How We Advocated for the Iran Deal

In recent years, few things have been as exhaustively debated or written about than the Iran deal.

That debate reignited this week after a long article about me included a section about the Iran deal. There are many issues raised in an article of this length, and I’m sure I’ll have plenty of opportunities to respond to those topics in the weeks and months to come.

However, given the importance of the questions raised about the Iran deal over the last few days, I want to make several points about one issue: how we advocated for the deal.

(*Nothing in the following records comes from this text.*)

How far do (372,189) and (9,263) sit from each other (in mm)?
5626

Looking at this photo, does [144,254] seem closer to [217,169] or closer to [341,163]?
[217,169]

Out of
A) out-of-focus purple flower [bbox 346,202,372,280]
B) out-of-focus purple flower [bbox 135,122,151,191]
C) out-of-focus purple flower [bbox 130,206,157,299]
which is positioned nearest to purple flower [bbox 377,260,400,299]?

First, we never made any secret of our interest in pursuing a nuclear deal with Iran. President Obama campaigned on that position in 2008. We pursued several diplomatic efforts with Iran during the President’s first term, and the fact that there were discreet channels of communication established with Iran in 2012 is something that we confirmed publicly. However, we did not have any serious prospect of reaching a nuclear deal until after the election of Hasan Rouhani in 2013. Yes, we had discussions with the Iranians before that, but they did not get anywhere. After the Rouhani government took office, our confidential negotiations with the Iranians accelerated, and quickly led to public negotiations within the P5+1 process that began at the United Nations General Assembly in September 2013. Whatever your analysis of the relative weight of moderates or hard-liners in the Iranian system, there is no question that we were able to achieve a deal only after a change in the Iranian Administration.

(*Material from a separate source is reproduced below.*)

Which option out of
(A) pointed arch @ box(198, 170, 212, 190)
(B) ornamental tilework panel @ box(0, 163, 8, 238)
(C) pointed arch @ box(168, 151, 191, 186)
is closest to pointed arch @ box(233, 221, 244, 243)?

Second, we did aggressively make the case for the Iran deal during the congressional review mandated by statute last summer, as it was imperative that the facts of the deal be understood for it to be implemented. Opponents of the deal had no difficulty in making their case — through commentary, a paid media campaign, and the distribution of materials making a variety of arguments against the deal. Tough and fair questions were raised; sometimes, there were also inaccuracies about the nature of the deal.‎ Given our interest in making sure that any misinformation was corrected, and that people understood our policy, we made a concerted effort to provide information about the deal to any interested party, including to outside organizations and any journalists covering the issue. This effort to get information out with fact sheets, graphics, briefings, and social media was no secret — it was well reported on at the time. Of course the objective of that kind of effort is to build as much public support as you can — that’s a function of White House communications.

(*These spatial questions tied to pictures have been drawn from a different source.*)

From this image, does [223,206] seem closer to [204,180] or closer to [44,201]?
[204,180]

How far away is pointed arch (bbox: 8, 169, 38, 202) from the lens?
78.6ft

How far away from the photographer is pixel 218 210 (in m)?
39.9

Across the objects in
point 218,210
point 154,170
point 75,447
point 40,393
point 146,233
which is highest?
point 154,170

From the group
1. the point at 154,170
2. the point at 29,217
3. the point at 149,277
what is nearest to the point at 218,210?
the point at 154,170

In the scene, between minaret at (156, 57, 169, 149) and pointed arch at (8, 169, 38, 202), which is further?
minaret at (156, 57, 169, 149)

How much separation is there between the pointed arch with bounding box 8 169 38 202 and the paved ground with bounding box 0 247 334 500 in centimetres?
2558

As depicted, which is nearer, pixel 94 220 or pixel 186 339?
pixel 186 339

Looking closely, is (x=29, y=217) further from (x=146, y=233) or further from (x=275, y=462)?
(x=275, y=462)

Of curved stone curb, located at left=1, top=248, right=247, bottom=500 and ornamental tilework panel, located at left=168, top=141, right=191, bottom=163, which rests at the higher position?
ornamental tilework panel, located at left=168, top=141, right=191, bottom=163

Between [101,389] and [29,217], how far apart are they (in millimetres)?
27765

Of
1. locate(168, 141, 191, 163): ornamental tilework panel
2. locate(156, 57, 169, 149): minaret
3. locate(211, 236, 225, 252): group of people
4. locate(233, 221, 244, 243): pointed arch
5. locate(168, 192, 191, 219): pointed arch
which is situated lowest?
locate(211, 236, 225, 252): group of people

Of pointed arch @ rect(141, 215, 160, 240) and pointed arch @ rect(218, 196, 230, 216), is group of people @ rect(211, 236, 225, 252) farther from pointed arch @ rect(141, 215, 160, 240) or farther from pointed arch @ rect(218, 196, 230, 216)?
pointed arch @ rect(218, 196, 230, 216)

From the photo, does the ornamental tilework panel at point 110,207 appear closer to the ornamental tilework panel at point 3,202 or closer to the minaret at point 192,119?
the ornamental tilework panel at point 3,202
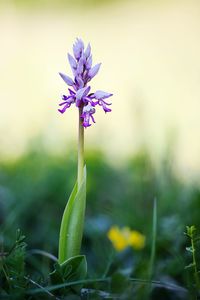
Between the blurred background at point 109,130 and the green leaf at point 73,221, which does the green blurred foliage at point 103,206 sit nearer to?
the blurred background at point 109,130

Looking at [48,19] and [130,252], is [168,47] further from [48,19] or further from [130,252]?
[130,252]

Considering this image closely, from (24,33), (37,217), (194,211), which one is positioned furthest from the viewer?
(24,33)

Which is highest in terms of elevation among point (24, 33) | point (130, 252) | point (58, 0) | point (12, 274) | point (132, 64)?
point (58, 0)

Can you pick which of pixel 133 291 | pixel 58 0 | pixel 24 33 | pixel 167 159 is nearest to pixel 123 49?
pixel 24 33

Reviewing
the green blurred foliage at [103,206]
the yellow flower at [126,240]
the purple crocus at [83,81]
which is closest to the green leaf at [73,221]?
the purple crocus at [83,81]

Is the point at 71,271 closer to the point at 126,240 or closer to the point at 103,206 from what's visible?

The critical point that the deal’s opponents are missing in the current debate is that we believed deeply in the case that we were making: about the effectiveness of the deal, about the value of diplomacy, and about the stakes involved. It wasn’t “spin,” it’s what we believed and continue to believe, and the hallmark of the entire campaign was to push out facts. These were complicated issues. We had to detail how Iran’s domestic enrichment program would be rolled back; how its heavy water reactor would be converted; how the verification regime would work. Moreover, the outside organizations who did effectively make the case for the Iran deal did so not because we told them to — they did so because they also believed in the merits of the deal. Many of the deal’s supporters were organizations dedicated to nuclear non-proliferation, diplomacy, and engagement with Iran. They had their own reasons to support diplomacy with Iran. Indeed, many of them find plenty to criticize in our policies from time to time.

Third, there was no shortage of good reporting and analysis — positive, negative, and mixed — about the Iran deal. Every press corps that I interacted with vetted that deal as extensively as any other foreign policy initiative of the presidency. A review of the press from that period will find plenty of tough journalism and scrutiny. We had to answer countless questions about every element of the deal and our broader Iran policy from reporters.

Indeed, I hardly remember last summer as a time of glowing reviews about the Iran deal. Opponents of the deal were more than capable of ensuring that their arguments were given prominent attention online, on opinion pages, and on television. And that only made it more of an imperative for us to answer hard questions.

Lost in all of this discussion of how we communicated about the deal is the heroic work done by the team of diplomats and experts who designed and negotiated the deal over a period of years — led by people like Secretaries John Kerry and Ernie Moniz, Wendy Sherman, Bill Burns, and Jake Sullivan. My job was to support them, and I believe they demonstrated what diplomacy can accomplish on even the most difficult issues. The proof of that accomplishment can be seen today in Iran, where the Joint Comprehensive Plan of Action is being implemented, averting a nuclear-armed Iran or a military conflict with Iran over its nuclear program. Despite our critics’ warnings, Iran has lived up to their commitments — shipping out its stockpile, disconnecting centrifuges, and converting its heavy water reactor. International monitors have had the access necessary to confirm these facts.

Today, Iran verifiably cannot obtain a nuclear weapon. That, more than anything I or anyone else can say, makes the case for the Iran deal.